I am Parks too, from western New York by way of GA and Scotland. Shoot me a PM if you want to see the Tartan!


----------



## kbhunter (Dec 18, 2010)

Tomboy Boots said:


> I could be wrong but I counted:
> 
> 85 Turkey Capes
> 5 Turkey Mounts
> ...



How about a partridge in a pear tree??  Looks fantastic though!!


----------



## Tomboy Boots (Dec 19, 2010)

kbhunter said:


> How about a partridge in a pear tree??  Looks fantastic though!!



I thought about that song before I made that post, just couldn't quite figure out how to tie it all together 

"A Partridge In A Pear Tree"
"A Turkey In A Pine Tree" 

I bet Redbow could put it all together though


----------



## 01Foreman400 (Dec 20, 2010)

Very nice.


----------



## Webbslinger (Dec 20, 2010)

That is a very nice collection of trophies!!! You're creative to say the least... Glad you were able to do a lot of it yourself.

I'm sure you have a permanent "spot" at your taxidermist's place of business - a win/win situation!! Congrats


----------



## Katera73 (Dec 20, 2010)

Awesome!!!!  Awesome!!!!  Awesome!!!  Awesome!!!!


----------



## CAL (Dec 20, 2010)

Fill me in.....do you have a wife? Have you.........ever had a wife?


----------



## boparks (Dec 20, 2010)

CHALLENGE 1 — Repeat the turkey trophy thread word for word, from "## Webbslinger (Dec" up to and including "of it yourself.".
CHALLENGE 2 — Go on with the turkey trophy thread from the point where it stops.

ITEMS —
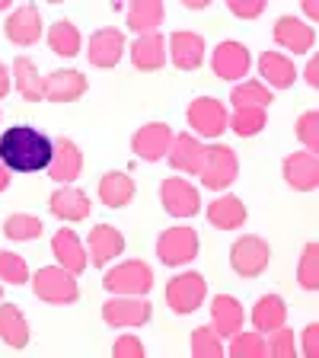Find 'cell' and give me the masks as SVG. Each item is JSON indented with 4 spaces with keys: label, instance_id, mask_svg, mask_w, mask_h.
Segmentation results:
<instances>
[{
    "label": "cell",
    "instance_id": "6da1fadb",
    "mask_svg": "<svg viewBox=\"0 0 319 358\" xmlns=\"http://www.w3.org/2000/svg\"><path fill=\"white\" fill-rule=\"evenodd\" d=\"M52 160H54L52 141L29 125H16L0 138V164H7L10 170L36 173L52 166Z\"/></svg>",
    "mask_w": 319,
    "mask_h": 358
},
{
    "label": "cell",
    "instance_id": "7a4b0ae2",
    "mask_svg": "<svg viewBox=\"0 0 319 358\" xmlns=\"http://www.w3.org/2000/svg\"><path fill=\"white\" fill-rule=\"evenodd\" d=\"M32 288L38 298L52 301V304H74L80 298V288L67 268H38L32 278Z\"/></svg>",
    "mask_w": 319,
    "mask_h": 358
},
{
    "label": "cell",
    "instance_id": "3957f363",
    "mask_svg": "<svg viewBox=\"0 0 319 358\" xmlns=\"http://www.w3.org/2000/svg\"><path fill=\"white\" fill-rule=\"evenodd\" d=\"M103 285L109 291H115V294H147V291L154 288V272H150L144 262L131 259V262H125V266L112 268Z\"/></svg>",
    "mask_w": 319,
    "mask_h": 358
},
{
    "label": "cell",
    "instance_id": "277c9868",
    "mask_svg": "<svg viewBox=\"0 0 319 358\" xmlns=\"http://www.w3.org/2000/svg\"><path fill=\"white\" fill-rule=\"evenodd\" d=\"M205 291H208V282L198 272H186V275L172 278L166 285V301H170V307L176 313H192L205 301Z\"/></svg>",
    "mask_w": 319,
    "mask_h": 358
},
{
    "label": "cell",
    "instance_id": "5b68a950",
    "mask_svg": "<svg viewBox=\"0 0 319 358\" xmlns=\"http://www.w3.org/2000/svg\"><path fill=\"white\" fill-rule=\"evenodd\" d=\"M198 176H205V186L208 189L230 186L233 179H237V154L230 148H223V144L205 148V170Z\"/></svg>",
    "mask_w": 319,
    "mask_h": 358
},
{
    "label": "cell",
    "instance_id": "8992f818",
    "mask_svg": "<svg viewBox=\"0 0 319 358\" xmlns=\"http://www.w3.org/2000/svg\"><path fill=\"white\" fill-rule=\"evenodd\" d=\"M156 253L166 266H179V262H188L198 256V234L192 227H172L160 237L156 243Z\"/></svg>",
    "mask_w": 319,
    "mask_h": 358
},
{
    "label": "cell",
    "instance_id": "52a82bcc",
    "mask_svg": "<svg viewBox=\"0 0 319 358\" xmlns=\"http://www.w3.org/2000/svg\"><path fill=\"white\" fill-rule=\"evenodd\" d=\"M230 262L237 268V275L243 278H255L262 268L268 266V243L259 237H243L233 243V253H230Z\"/></svg>",
    "mask_w": 319,
    "mask_h": 358
},
{
    "label": "cell",
    "instance_id": "ba28073f",
    "mask_svg": "<svg viewBox=\"0 0 319 358\" xmlns=\"http://www.w3.org/2000/svg\"><path fill=\"white\" fill-rule=\"evenodd\" d=\"M103 320L109 327H144L150 320V304L147 301H134L131 294H125L119 301L103 304Z\"/></svg>",
    "mask_w": 319,
    "mask_h": 358
},
{
    "label": "cell",
    "instance_id": "9c48e42d",
    "mask_svg": "<svg viewBox=\"0 0 319 358\" xmlns=\"http://www.w3.org/2000/svg\"><path fill=\"white\" fill-rule=\"evenodd\" d=\"M188 122H192V128H198L205 138H217V134L227 128V109H223L217 99L201 96L188 106Z\"/></svg>",
    "mask_w": 319,
    "mask_h": 358
},
{
    "label": "cell",
    "instance_id": "30bf717a",
    "mask_svg": "<svg viewBox=\"0 0 319 358\" xmlns=\"http://www.w3.org/2000/svg\"><path fill=\"white\" fill-rule=\"evenodd\" d=\"M160 199H163L166 211H170V215H176V217L198 215V205H201L198 192L188 186L186 179H166L163 189H160Z\"/></svg>",
    "mask_w": 319,
    "mask_h": 358
},
{
    "label": "cell",
    "instance_id": "8fae6325",
    "mask_svg": "<svg viewBox=\"0 0 319 358\" xmlns=\"http://www.w3.org/2000/svg\"><path fill=\"white\" fill-rule=\"evenodd\" d=\"M170 144H172V134L163 122H154V125H144L141 131L134 134V154L141 160H160L163 154H170Z\"/></svg>",
    "mask_w": 319,
    "mask_h": 358
},
{
    "label": "cell",
    "instance_id": "7c38bea8",
    "mask_svg": "<svg viewBox=\"0 0 319 358\" xmlns=\"http://www.w3.org/2000/svg\"><path fill=\"white\" fill-rule=\"evenodd\" d=\"M214 74L223 80H239L249 71V52L239 42H221L214 52Z\"/></svg>",
    "mask_w": 319,
    "mask_h": 358
},
{
    "label": "cell",
    "instance_id": "4fadbf2b",
    "mask_svg": "<svg viewBox=\"0 0 319 358\" xmlns=\"http://www.w3.org/2000/svg\"><path fill=\"white\" fill-rule=\"evenodd\" d=\"M284 176L294 189L300 192H313L319 186V164H316V154H290L284 160Z\"/></svg>",
    "mask_w": 319,
    "mask_h": 358
},
{
    "label": "cell",
    "instance_id": "5bb4252c",
    "mask_svg": "<svg viewBox=\"0 0 319 358\" xmlns=\"http://www.w3.org/2000/svg\"><path fill=\"white\" fill-rule=\"evenodd\" d=\"M125 52V36L119 29H103L89 38V61L96 67H115Z\"/></svg>",
    "mask_w": 319,
    "mask_h": 358
},
{
    "label": "cell",
    "instance_id": "9a60e30c",
    "mask_svg": "<svg viewBox=\"0 0 319 358\" xmlns=\"http://www.w3.org/2000/svg\"><path fill=\"white\" fill-rule=\"evenodd\" d=\"M170 150H172L170 164L176 166V170L192 173V176H198V173L205 170V148L195 141L192 134H179V138H172Z\"/></svg>",
    "mask_w": 319,
    "mask_h": 358
},
{
    "label": "cell",
    "instance_id": "2e32d148",
    "mask_svg": "<svg viewBox=\"0 0 319 358\" xmlns=\"http://www.w3.org/2000/svg\"><path fill=\"white\" fill-rule=\"evenodd\" d=\"M87 93V77L80 71H58L45 80V96L52 103H71Z\"/></svg>",
    "mask_w": 319,
    "mask_h": 358
},
{
    "label": "cell",
    "instance_id": "e0dca14e",
    "mask_svg": "<svg viewBox=\"0 0 319 358\" xmlns=\"http://www.w3.org/2000/svg\"><path fill=\"white\" fill-rule=\"evenodd\" d=\"M275 38L290 52H310V45L316 42V32H313V26L294 20V16H281L275 22Z\"/></svg>",
    "mask_w": 319,
    "mask_h": 358
},
{
    "label": "cell",
    "instance_id": "ac0fdd59",
    "mask_svg": "<svg viewBox=\"0 0 319 358\" xmlns=\"http://www.w3.org/2000/svg\"><path fill=\"white\" fill-rule=\"evenodd\" d=\"M42 36V20L36 7H22L7 20V38L16 45H32Z\"/></svg>",
    "mask_w": 319,
    "mask_h": 358
},
{
    "label": "cell",
    "instance_id": "d6986e66",
    "mask_svg": "<svg viewBox=\"0 0 319 358\" xmlns=\"http://www.w3.org/2000/svg\"><path fill=\"white\" fill-rule=\"evenodd\" d=\"M205 58V38L195 32H176L172 36V61L179 71H195Z\"/></svg>",
    "mask_w": 319,
    "mask_h": 358
},
{
    "label": "cell",
    "instance_id": "ffe728a7",
    "mask_svg": "<svg viewBox=\"0 0 319 358\" xmlns=\"http://www.w3.org/2000/svg\"><path fill=\"white\" fill-rule=\"evenodd\" d=\"M163 22V3L160 0H134L128 7V29L134 32H156V26Z\"/></svg>",
    "mask_w": 319,
    "mask_h": 358
},
{
    "label": "cell",
    "instance_id": "44dd1931",
    "mask_svg": "<svg viewBox=\"0 0 319 358\" xmlns=\"http://www.w3.org/2000/svg\"><path fill=\"white\" fill-rule=\"evenodd\" d=\"M163 36L160 32H150V36H141L134 42L131 48V61L134 67H141V71H156V67H163L166 61V52H163Z\"/></svg>",
    "mask_w": 319,
    "mask_h": 358
},
{
    "label": "cell",
    "instance_id": "7402d4cb",
    "mask_svg": "<svg viewBox=\"0 0 319 358\" xmlns=\"http://www.w3.org/2000/svg\"><path fill=\"white\" fill-rule=\"evenodd\" d=\"M121 246H125L121 234L115 231V227H109V224H99V227L89 231V250H93V262H96V266L109 262L112 256H119Z\"/></svg>",
    "mask_w": 319,
    "mask_h": 358
},
{
    "label": "cell",
    "instance_id": "603a6c76",
    "mask_svg": "<svg viewBox=\"0 0 319 358\" xmlns=\"http://www.w3.org/2000/svg\"><path fill=\"white\" fill-rule=\"evenodd\" d=\"M80 166H83V154H80V148H77L74 141H67V138H61V141L54 144L52 176H54V179H61V182H67V179H77Z\"/></svg>",
    "mask_w": 319,
    "mask_h": 358
},
{
    "label": "cell",
    "instance_id": "cb8c5ba5",
    "mask_svg": "<svg viewBox=\"0 0 319 358\" xmlns=\"http://www.w3.org/2000/svg\"><path fill=\"white\" fill-rule=\"evenodd\" d=\"M48 208H52V215L64 217V221H80V217L89 215V199L80 189H61V192L52 195Z\"/></svg>",
    "mask_w": 319,
    "mask_h": 358
},
{
    "label": "cell",
    "instance_id": "d4e9b609",
    "mask_svg": "<svg viewBox=\"0 0 319 358\" xmlns=\"http://www.w3.org/2000/svg\"><path fill=\"white\" fill-rule=\"evenodd\" d=\"M54 253H58V259H61V268H67L71 275L83 272V266H87L83 246H80V240H77L74 231H58L54 234Z\"/></svg>",
    "mask_w": 319,
    "mask_h": 358
},
{
    "label": "cell",
    "instance_id": "484cf974",
    "mask_svg": "<svg viewBox=\"0 0 319 358\" xmlns=\"http://www.w3.org/2000/svg\"><path fill=\"white\" fill-rule=\"evenodd\" d=\"M208 221L214 224V227H223V231H233V227H239V224L246 221L243 201L233 199V195H223V199L211 201V205H208Z\"/></svg>",
    "mask_w": 319,
    "mask_h": 358
},
{
    "label": "cell",
    "instance_id": "4316f807",
    "mask_svg": "<svg viewBox=\"0 0 319 358\" xmlns=\"http://www.w3.org/2000/svg\"><path fill=\"white\" fill-rule=\"evenodd\" d=\"M211 313H214V333L217 336H233V333H239V327H243V310H239V304L233 298H227V294H217Z\"/></svg>",
    "mask_w": 319,
    "mask_h": 358
},
{
    "label": "cell",
    "instance_id": "83f0119b",
    "mask_svg": "<svg viewBox=\"0 0 319 358\" xmlns=\"http://www.w3.org/2000/svg\"><path fill=\"white\" fill-rule=\"evenodd\" d=\"M284 317H288V307H284V301L278 294H265L253 310V323L262 333H275L278 327H284Z\"/></svg>",
    "mask_w": 319,
    "mask_h": 358
},
{
    "label": "cell",
    "instance_id": "f1b7e54d",
    "mask_svg": "<svg viewBox=\"0 0 319 358\" xmlns=\"http://www.w3.org/2000/svg\"><path fill=\"white\" fill-rule=\"evenodd\" d=\"M259 67H262V77H265L272 87H278V90H288L290 83H294V77H297V71H294V64H290V58H281L278 52L262 55Z\"/></svg>",
    "mask_w": 319,
    "mask_h": 358
},
{
    "label": "cell",
    "instance_id": "f546056e",
    "mask_svg": "<svg viewBox=\"0 0 319 358\" xmlns=\"http://www.w3.org/2000/svg\"><path fill=\"white\" fill-rule=\"evenodd\" d=\"M0 336H3V343L13 345V349H22V345L29 343V327L22 320L20 307H13V304L0 307Z\"/></svg>",
    "mask_w": 319,
    "mask_h": 358
},
{
    "label": "cell",
    "instance_id": "4dcf8cb0",
    "mask_svg": "<svg viewBox=\"0 0 319 358\" xmlns=\"http://www.w3.org/2000/svg\"><path fill=\"white\" fill-rule=\"evenodd\" d=\"M13 77H16V87H20V93L29 103H38V99H45V80L36 74V64H32L29 58H16L13 61Z\"/></svg>",
    "mask_w": 319,
    "mask_h": 358
},
{
    "label": "cell",
    "instance_id": "1f68e13d",
    "mask_svg": "<svg viewBox=\"0 0 319 358\" xmlns=\"http://www.w3.org/2000/svg\"><path fill=\"white\" fill-rule=\"evenodd\" d=\"M99 195H103V201L109 208H121L134 195V179L125 176V173H109V176H103V182H99Z\"/></svg>",
    "mask_w": 319,
    "mask_h": 358
},
{
    "label": "cell",
    "instance_id": "d6a6232c",
    "mask_svg": "<svg viewBox=\"0 0 319 358\" xmlns=\"http://www.w3.org/2000/svg\"><path fill=\"white\" fill-rule=\"evenodd\" d=\"M48 45H52V52L64 55V58H74L80 52V29H77L74 22H54L52 26V36H48Z\"/></svg>",
    "mask_w": 319,
    "mask_h": 358
},
{
    "label": "cell",
    "instance_id": "836d02e7",
    "mask_svg": "<svg viewBox=\"0 0 319 358\" xmlns=\"http://www.w3.org/2000/svg\"><path fill=\"white\" fill-rule=\"evenodd\" d=\"M272 103V90L262 83H243L233 90V106L237 109H265Z\"/></svg>",
    "mask_w": 319,
    "mask_h": 358
},
{
    "label": "cell",
    "instance_id": "e575fe53",
    "mask_svg": "<svg viewBox=\"0 0 319 358\" xmlns=\"http://www.w3.org/2000/svg\"><path fill=\"white\" fill-rule=\"evenodd\" d=\"M3 234L10 240H36V237H42V221L32 215H13L3 224Z\"/></svg>",
    "mask_w": 319,
    "mask_h": 358
},
{
    "label": "cell",
    "instance_id": "d590c367",
    "mask_svg": "<svg viewBox=\"0 0 319 358\" xmlns=\"http://www.w3.org/2000/svg\"><path fill=\"white\" fill-rule=\"evenodd\" d=\"M192 352L195 358H221L223 349H221V336L214 333V327H198L192 333Z\"/></svg>",
    "mask_w": 319,
    "mask_h": 358
},
{
    "label": "cell",
    "instance_id": "8d00e7d4",
    "mask_svg": "<svg viewBox=\"0 0 319 358\" xmlns=\"http://www.w3.org/2000/svg\"><path fill=\"white\" fill-rule=\"evenodd\" d=\"M230 128L239 138H249V134H259L265 128V109H237L233 112Z\"/></svg>",
    "mask_w": 319,
    "mask_h": 358
},
{
    "label": "cell",
    "instance_id": "74e56055",
    "mask_svg": "<svg viewBox=\"0 0 319 358\" xmlns=\"http://www.w3.org/2000/svg\"><path fill=\"white\" fill-rule=\"evenodd\" d=\"M316 256H319V246H316V243H306L304 256H300V268H297V282L304 285L306 291H316V288H319V266H316Z\"/></svg>",
    "mask_w": 319,
    "mask_h": 358
},
{
    "label": "cell",
    "instance_id": "f35d334b",
    "mask_svg": "<svg viewBox=\"0 0 319 358\" xmlns=\"http://www.w3.org/2000/svg\"><path fill=\"white\" fill-rule=\"evenodd\" d=\"M230 355L233 358H262V355H268V345L259 339V333H243L233 339Z\"/></svg>",
    "mask_w": 319,
    "mask_h": 358
},
{
    "label": "cell",
    "instance_id": "ab89813d",
    "mask_svg": "<svg viewBox=\"0 0 319 358\" xmlns=\"http://www.w3.org/2000/svg\"><path fill=\"white\" fill-rule=\"evenodd\" d=\"M0 278H3V282H13V285H22V282H29V268H26V262L16 253H0Z\"/></svg>",
    "mask_w": 319,
    "mask_h": 358
},
{
    "label": "cell",
    "instance_id": "60d3db41",
    "mask_svg": "<svg viewBox=\"0 0 319 358\" xmlns=\"http://www.w3.org/2000/svg\"><path fill=\"white\" fill-rule=\"evenodd\" d=\"M316 125H319V115H316V112H306V115H300V122H297V138L306 144V150H310V154H316V148H319Z\"/></svg>",
    "mask_w": 319,
    "mask_h": 358
},
{
    "label": "cell",
    "instance_id": "b9f144b4",
    "mask_svg": "<svg viewBox=\"0 0 319 358\" xmlns=\"http://www.w3.org/2000/svg\"><path fill=\"white\" fill-rule=\"evenodd\" d=\"M268 352L275 358H294V339H290V333L284 327H278V333L272 336V345H268Z\"/></svg>",
    "mask_w": 319,
    "mask_h": 358
},
{
    "label": "cell",
    "instance_id": "7bdbcfd3",
    "mask_svg": "<svg viewBox=\"0 0 319 358\" xmlns=\"http://www.w3.org/2000/svg\"><path fill=\"white\" fill-rule=\"evenodd\" d=\"M227 7H230L233 16H243V20H253L265 10V0H227Z\"/></svg>",
    "mask_w": 319,
    "mask_h": 358
},
{
    "label": "cell",
    "instance_id": "ee69618b",
    "mask_svg": "<svg viewBox=\"0 0 319 358\" xmlns=\"http://www.w3.org/2000/svg\"><path fill=\"white\" fill-rule=\"evenodd\" d=\"M115 358H141L144 355V345L138 343V339H134V336H125V339H119V343H115Z\"/></svg>",
    "mask_w": 319,
    "mask_h": 358
},
{
    "label": "cell",
    "instance_id": "f6af8a7d",
    "mask_svg": "<svg viewBox=\"0 0 319 358\" xmlns=\"http://www.w3.org/2000/svg\"><path fill=\"white\" fill-rule=\"evenodd\" d=\"M316 333H319L316 323H310V327H306V333H304V352H306V358H316V352H319Z\"/></svg>",
    "mask_w": 319,
    "mask_h": 358
},
{
    "label": "cell",
    "instance_id": "bcb514c9",
    "mask_svg": "<svg viewBox=\"0 0 319 358\" xmlns=\"http://www.w3.org/2000/svg\"><path fill=\"white\" fill-rule=\"evenodd\" d=\"M316 71H319V61H310V67H306V80H310V87H316V83H319Z\"/></svg>",
    "mask_w": 319,
    "mask_h": 358
},
{
    "label": "cell",
    "instance_id": "7dc6e473",
    "mask_svg": "<svg viewBox=\"0 0 319 358\" xmlns=\"http://www.w3.org/2000/svg\"><path fill=\"white\" fill-rule=\"evenodd\" d=\"M7 90H10V77H7V67L0 64V96H7Z\"/></svg>",
    "mask_w": 319,
    "mask_h": 358
},
{
    "label": "cell",
    "instance_id": "c3c4849f",
    "mask_svg": "<svg viewBox=\"0 0 319 358\" xmlns=\"http://www.w3.org/2000/svg\"><path fill=\"white\" fill-rule=\"evenodd\" d=\"M7 186H10V173L3 170V166H0V192H3Z\"/></svg>",
    "mask_w": 319,
    "mask_h": 358
},
{
    "label": "cell",
    "instance_id": "681fc988",
    "mask_svg": "<svg viewBox=\"0 0 319 358\" xmlns=\"http://www.w3.org/2000/svg\"><path fill=\"white\" fill-rule=\"evenodd\" d=\"M3 7H7V0H0V10H3Z\"/></svg>",
    "mask_w": 319,
    "mask_h": 358
}]
</instances>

EXERCISE OUTPUT 1 —
## Webbslinger (Dec 20, 2010)

That is a very nice collection of trophies!!! You're creative to say the least... Glad you were able to do a lot of it yourself.

EXERCISE OUTPUT 2 —
Booner Killa said:


> There is no doubt that I will visit this thread often over the next few years. I never ever get tired of looking at that!  I only hope I can be a part of many more capes in that room in the coming years. Amazing Bobby!



Thanks BK

The far right Eastern in the group of capes from last year just before the shot with all the calls on the table was from our hunt last year   It was a fun weekend buddy. I had a great time.


----------



## Brassman (Dec 20, 2010)

Great room.  Still haven't answered the wife question.


----------



## boparks (Dec 21, 2010)

Brassman said:


> Great room.  Still haven't answered the wife question.




I am and as long as everything stays in the basement it's fine.   That includes me.


----------



## J.W. (Jan 3, 2013)

Wow. Just had to re visit this one!


----------



## deerhuntingdawg (Jan 3, 2013)

Thats an incredible collection!!Congrats on your success!!


----------



## fishnfool (Jan 6, 2013)

Wow just Wow! 
I have just got into turkey hunting last year after 30 years of chasing green fish around the southeast, I finally went and got hooked. 
Your collection is very impressive!


----------



## bond195 (Jan 7, 2013)

Wow!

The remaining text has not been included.